- [DIRECTIONS] Copy all entries verbatim and keep any pictures out of the copy.

Dataset entries:
^^^^^^^^^^^^^^^^
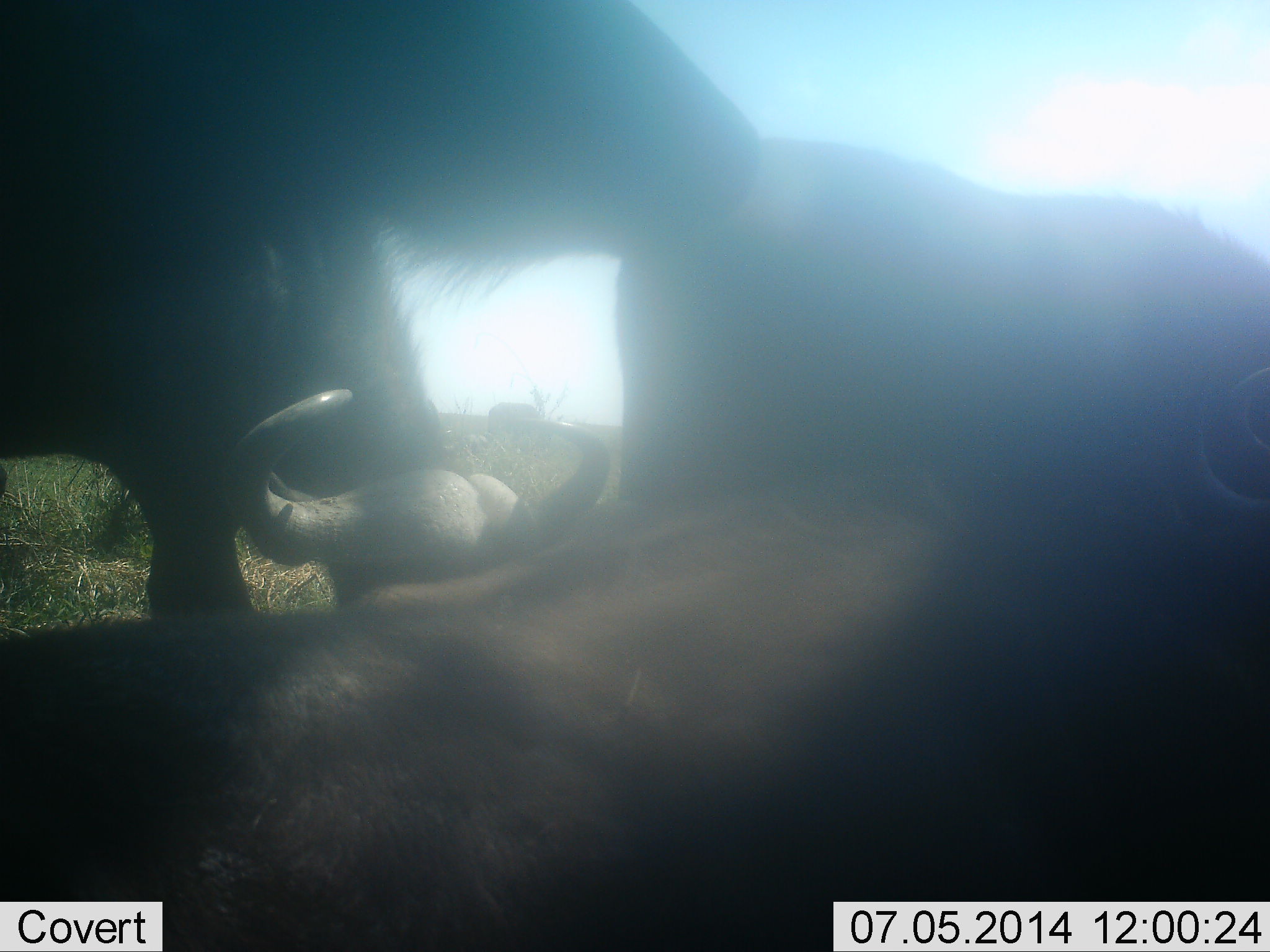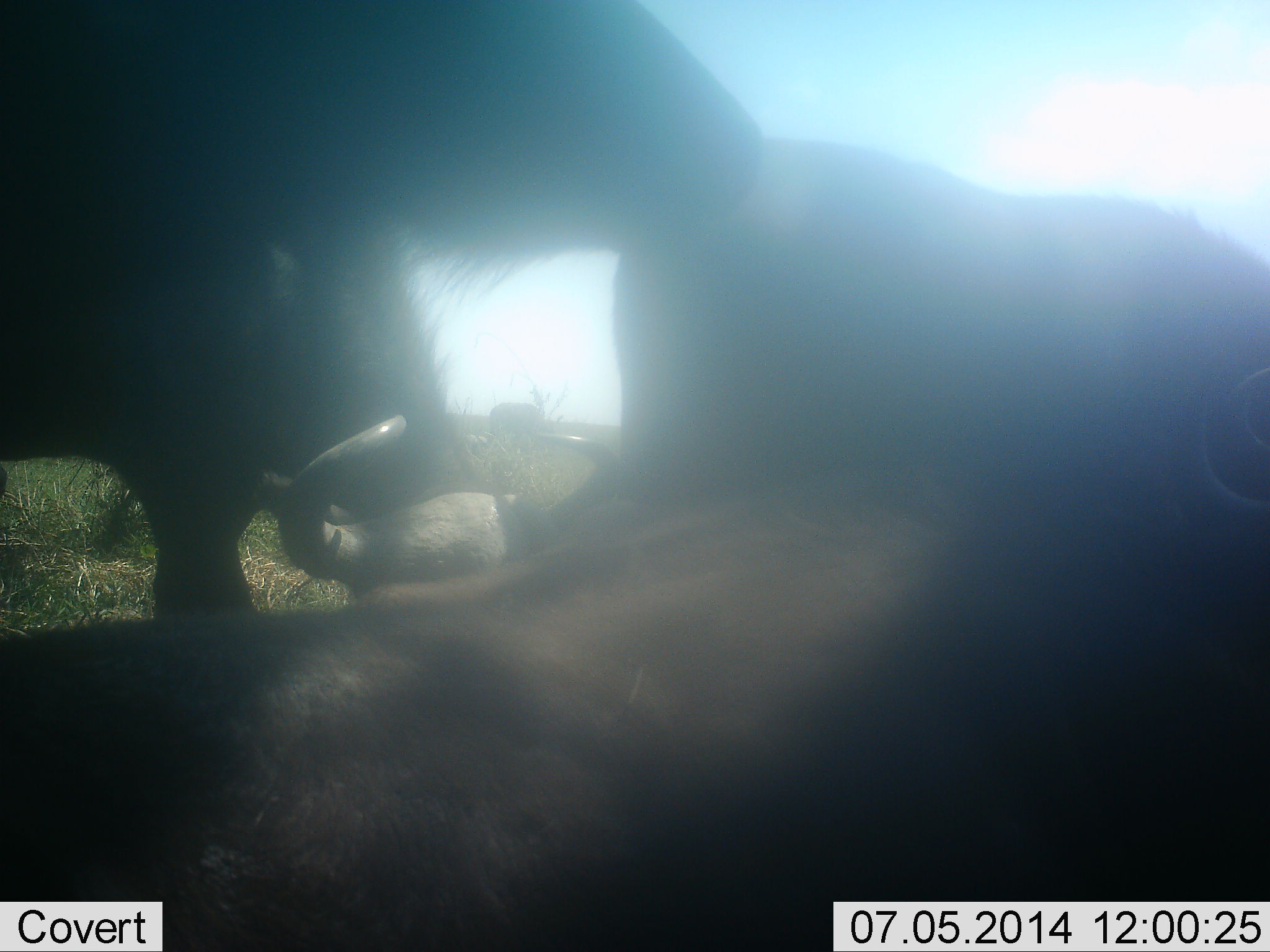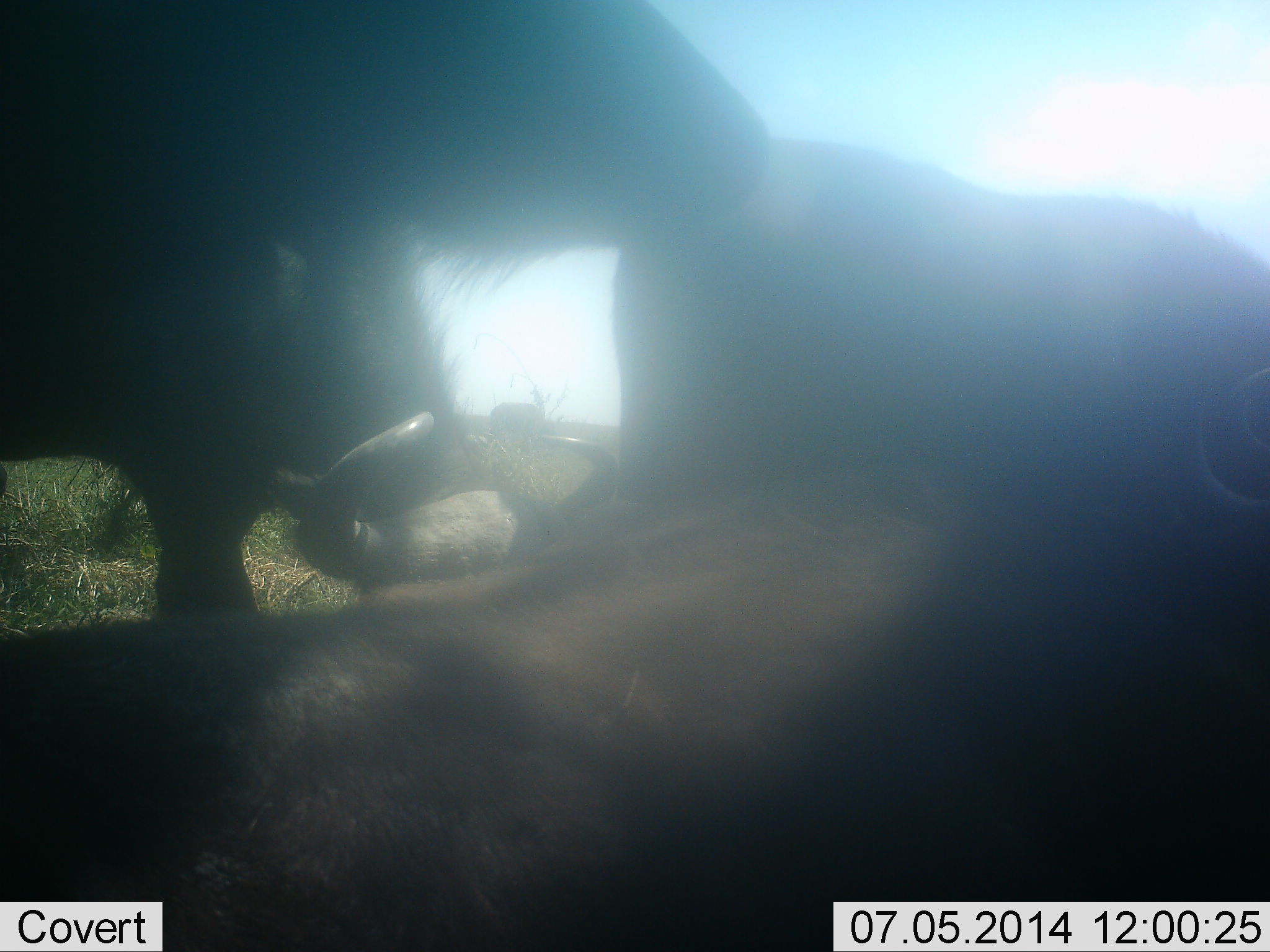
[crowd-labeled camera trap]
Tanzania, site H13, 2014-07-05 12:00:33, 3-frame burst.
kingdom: Animalia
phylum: Chordata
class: Mammalia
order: Artiodactyla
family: Bovidae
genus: Syncerus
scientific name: Syncerus caffer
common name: cape buffalo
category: buffalo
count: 3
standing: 70%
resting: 70%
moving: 0%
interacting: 10%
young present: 0%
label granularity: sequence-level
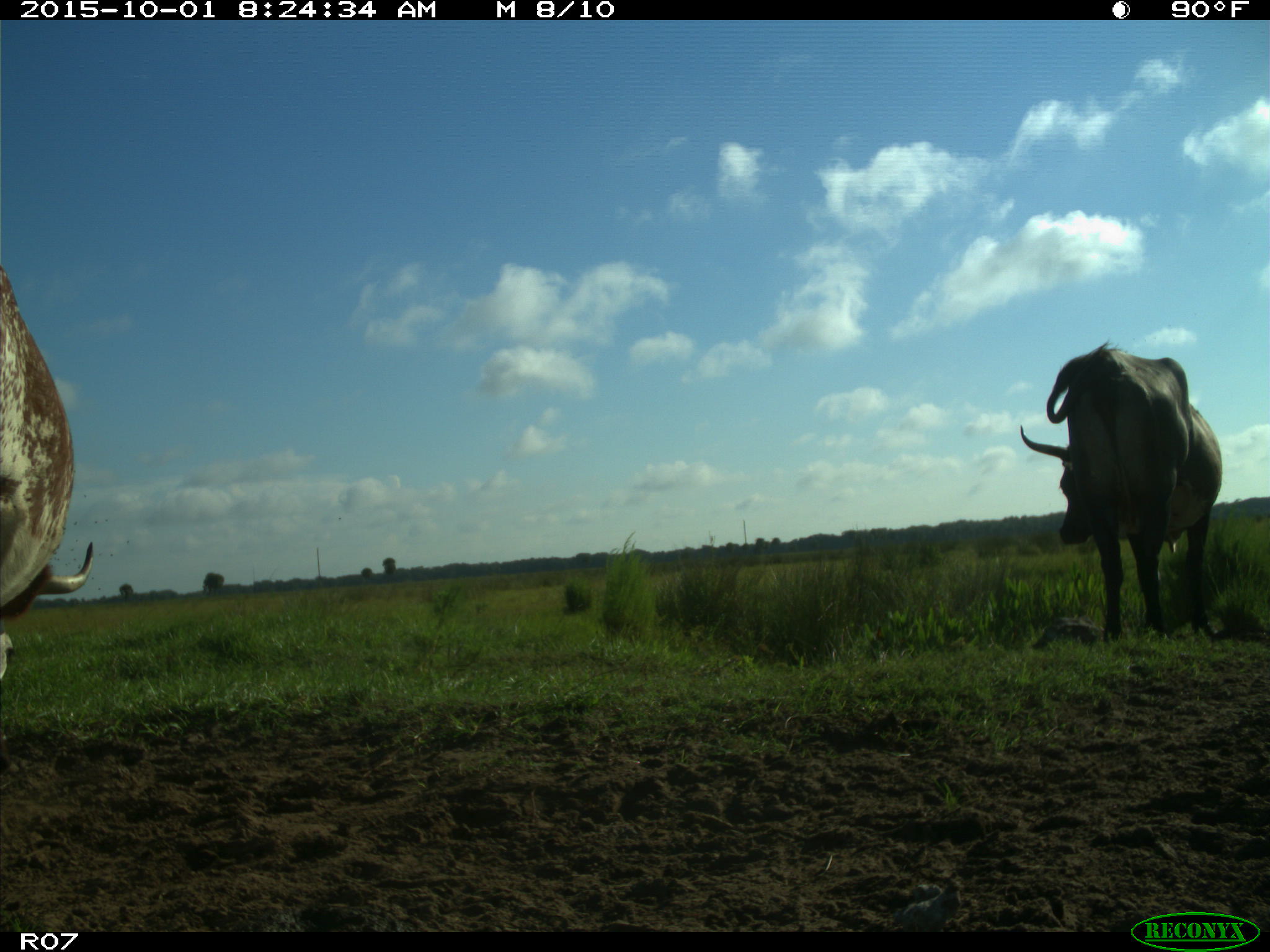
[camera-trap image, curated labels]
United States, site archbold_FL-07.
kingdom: Animalia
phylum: Chordata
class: Mammalia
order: Artiodactyla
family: Bovidae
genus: Bos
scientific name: Bos taurus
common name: domestic cow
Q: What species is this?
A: Bos taurus (domestic cow).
^^^^^^^^^^^^^^^^
- [YOUR SOLUTION]
[crowd-labeled camera trap]
Tanzania, site H13, 2014-07-05 12:00:33, 3-frame burst.
kingdom: Animalia
phylum: Chordata
class: Mammalia
order: Artiodactyla
family: Bovidae
genus: Syncerus
scientific name: Syncerus caffer
common name: cape buffalo
category: buffalo
count: 3
standing: 70%
resting: 70%
moving: 0%
interacting: 10%
young present: 0%
label granularity: sequence-level
[camera-trap image, curated labels]
United States, site archbold_FL-07.
kingdom: Animalia
phylum: Chordata
class: Mammalia
order: Artiodactyla
family: Bovidae
genus: Bos
scientific name: Bos taurus
common name: domestic cow
Q: What species is this?
A: Bos taurus (domestic cow).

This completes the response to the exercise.